* **DOCUMENT SECTION**

•••

Monday, Mar. 12, 1979

No Spirit of Camp David

But Carter and Begin meet for one last try to save the peace talks

Menachem Begin was adamant. Even before he took off last week for a summit conference with Jimmy Carter, Israel's flinty Premier made it clear that he was not planning any concessions to anyone, anywhere, under any pressure. If he accepted the new U.S. proposals for an Israeli-Egyptian peace settlement, he declared, there would no longer be any peace treaty. "It would in fact turn into a treaty of war," he said. "And war needs no treaties; in war, cannons are needed." Arriving at Andrews Air Force Base 14 hours later, he remained just as stern as ever. Said Begin: "We cannot be pressed into signing a sham document."

Jimmy Carter was hardly more diplomatic. Speaking at a dinner for the nation's Governors on the eve of Begin's arrival, he called the deadlocked Middle East negotiations "one of the most frustrating and discouraging experiences I have ever had in my life." He termed the differences between the two sides "some absolutely insignificant difficulties" and added, "It is just disgusting almost to feel that we are that close and can't quite get it."

So began, just five months after the smiling embraces that climaxed the Camp David summit, one of the most inauspicious confrontations in years. Not only did the two leaders meet in a spirit of tension, but the meeting itself was agreed upon only after a series of misunderstandings and misfortunes. Yet on it probably hung the last slim hope of the peace process that Egypt's President Anwar Sadat had begun by his "sacred mission" to Jerusalem in November of 1977. Since then, even since Camp David, drastic changes had jeopardized prospects of peace in the Middle East. The latest of these, the Islamic revolution in Iran, had cut off half of Israel's oil supply and brought new strength to the Palestinians. And Carter was no longer the hero of Camp David, but a weakened leader, beset by upheavals from Viet Nam to Iran to Africa. A New York Times-CBS poll showed that a mere 30% of those asked approved of his handling of foreign affairs.

Realizing that the negotiations were at the brink of collapse--"in deep crisis," as Begin put it--the two leaders met somberly at the White House. For two hours last Thursday, three more Friday and in an after-dinner session Saturday, surrounded by maps and documents, they shut themselves up in the Oval Office and argued their differences. Neither side, according to insiders, gave an inch. On the key issue of whether or how to tie the Israeli-Egyptian agreement to a grant of autonomy for the Palestinians of the West Bank and Gaza, there was no sign of compromise at all. The U.S. has come out in favor of the Egyptian demand for a target date of autonomy one year after the treaty is signed. Israel refuses.

•••

* **MATERIAL SUPPLIED**
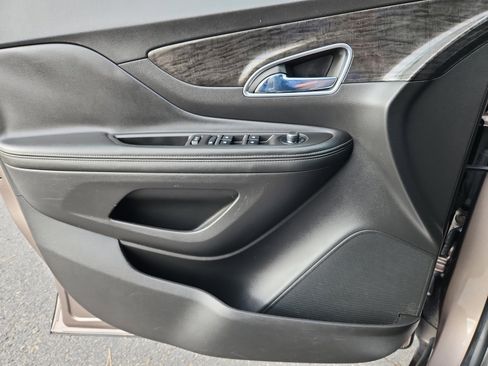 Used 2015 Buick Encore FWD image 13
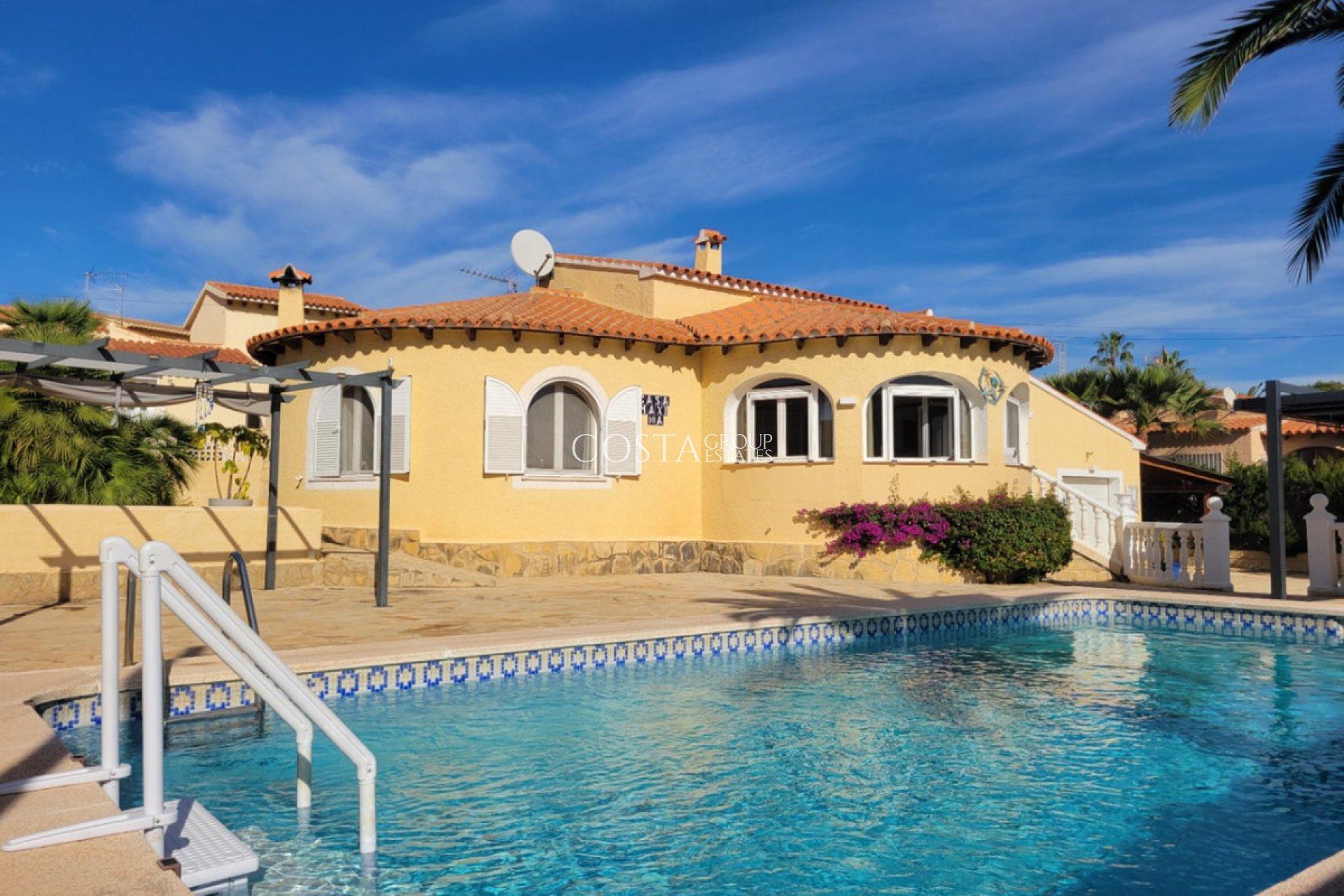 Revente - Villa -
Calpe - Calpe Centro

•••

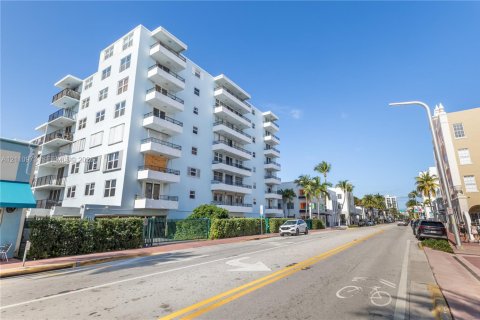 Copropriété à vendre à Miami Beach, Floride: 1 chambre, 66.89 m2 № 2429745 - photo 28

•••

* **PROMPT 1**
Translate this sentence from the article on the Carter-Begin meeting into Spanish: "Neither side, according to insiders, gave an inch."
* **PROMPT 2**
According to the article on the Carter-Begin meeting, what share of those asked in the New York Times-CBS poll approved of Carter's handling of foreign affairs?
* **PROMPT 3**
Copy the passage of the article on the Carter-Begin meeting that begins at the words "Realizing that the" and stops after "signed. Israel refuses.".

* **ANSWER SPACE 1**
Ninguna de las partes, según fuentes internas, cedió ni un ápice.

* **ANSWER SPACE 2**
A mere 30%.

* **ANSWER SPACE 3**
Realizing that the negotiations were at the brink of collapse--"in deep crisis," as Begin put it--the two leaders met somberly at the White House. For two hours last Thursday, three more Friday and in an after-dinner session Saturday, surrounded by maps and documents, they shut themselves up in the Oval Office and argued their differences. Neither side, according to insiders, gave an inch. On the key issue of whether or how to tie the Israeli-Egyptian agreement to a grant of autonomy for the Palestinians of the West Bank and Gaza, there was no sign of compromise at all. The U.S. has come out in favor of the Egyptian demand for a target date of autonomy one year after the treaty is signed. Israel refuses.